I have been using the Noga collet mount holder.


----------



## mikey (Feb 9, 2020)

The main reasons for these spindle clamps being aluminum are reduced weight and a lower risk of marring the spindle nose. Not sure what the advantage of a steel clamp would be if it only has to hold up a little DTI. 

As for the magnetization of the spindle bearings, haven't heard of it being an issue. Lots of guys use a magnetic base on their spindles so I have to wonder if its a real thing.


----------



## petertha (Feb 9, 2020)

Cadillac said:


> The Noga style clamp is convenient for the fact that it gets clamped to the spindle and spins with the spindle to find center.
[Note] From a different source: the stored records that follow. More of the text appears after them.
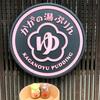 【加賀】加賀温泉に来たら絶対食べたい新食感の「かがの湯ぷりん」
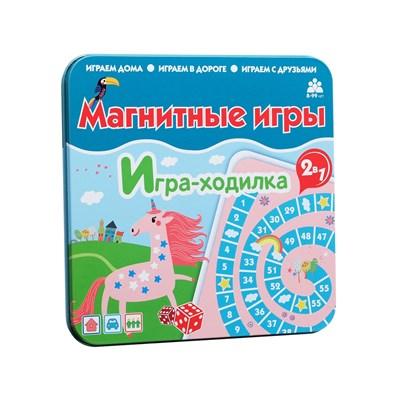 Магнитная игра Ходилка Единороги - фото 13125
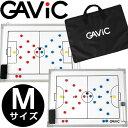 フットサル GAViC(ガビック) サッカー・フットサル 作戦板 タクティクスボードM GC1301(RO)【RCP】 gavic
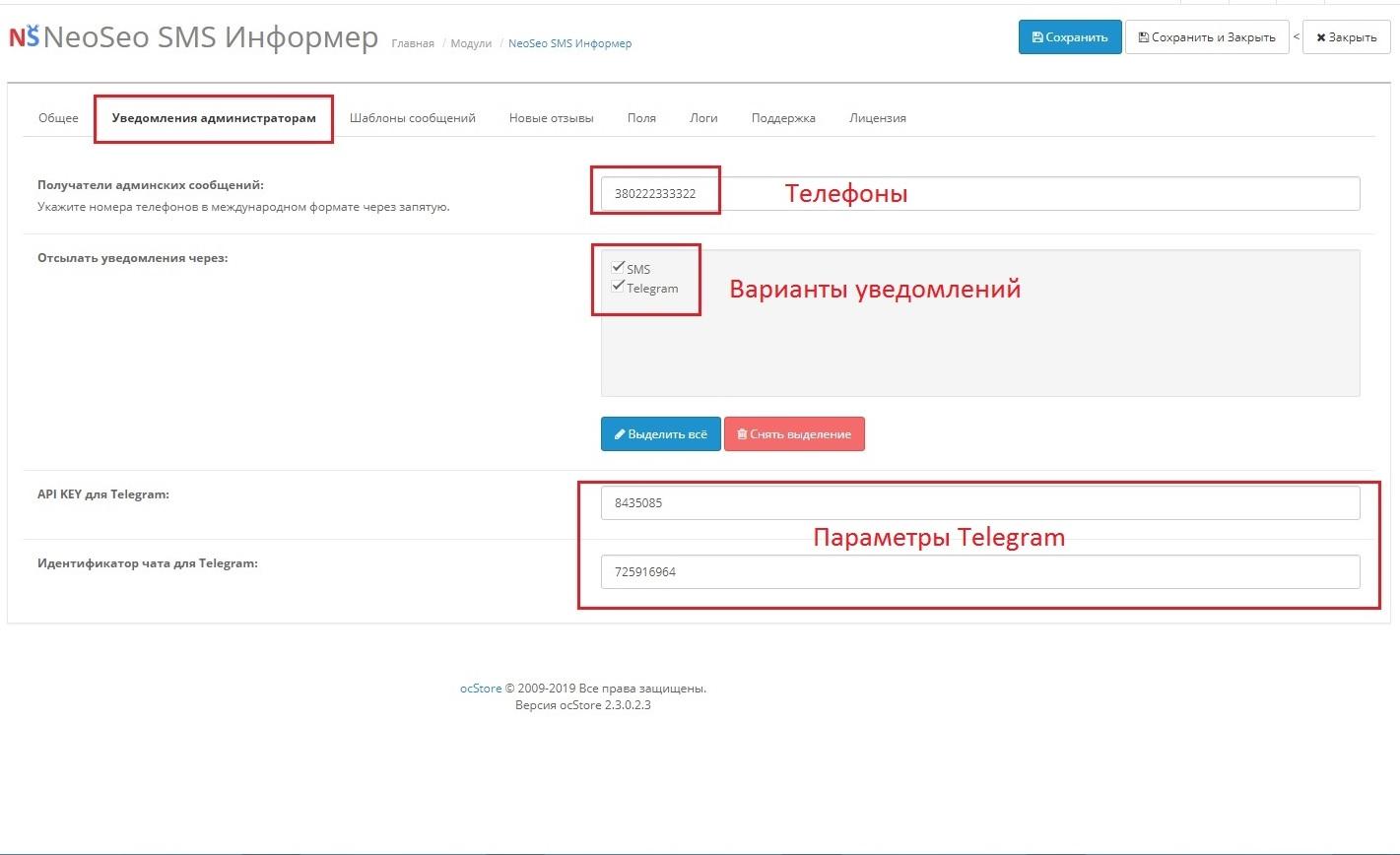 Модуль SMS інформери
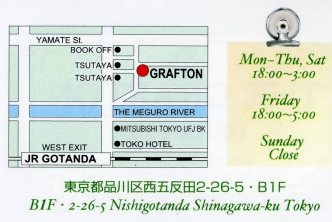 The Grafton meishi address Tokyo beer bar
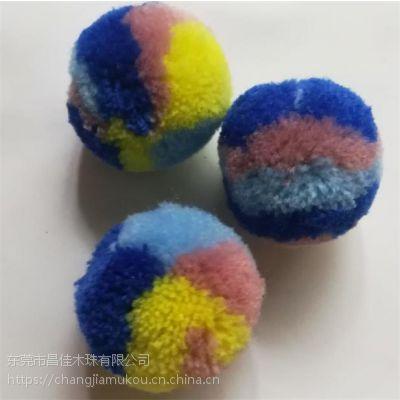 四混色毛线球饰品配件毛球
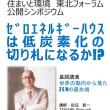 【中央と寒冷地のZEH施策対話 in 仙台】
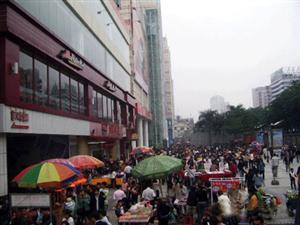 Haixiu Avenue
What do you mean by a Noga style clamp? Does Noga make a clamp for mill spindles like the pictures I included? I checked a Noga catalog but didnt see anything like that.


----------



## darkzero (Feb 9, 2020)

I too have not heard of spindle brearings magnetism ever being an issue but I've never searched on the subject.

Tom Lipton played around with a magnet mounted indicator holder directly in the spindle taper. He made an aluminum part that matched the R8 taper with like 3 magnets around the periphery & a Noga arm mounted to it. Not sure whatever became of it.

I use a Noga NF1018 the most, no fine adjust on it. I just use the mill axes for that. I got tired of the 8mm shank & using an 8mm collet (doesn't fit a 5/16" well, need to force it) so I made a 1/2" shank for it using O1.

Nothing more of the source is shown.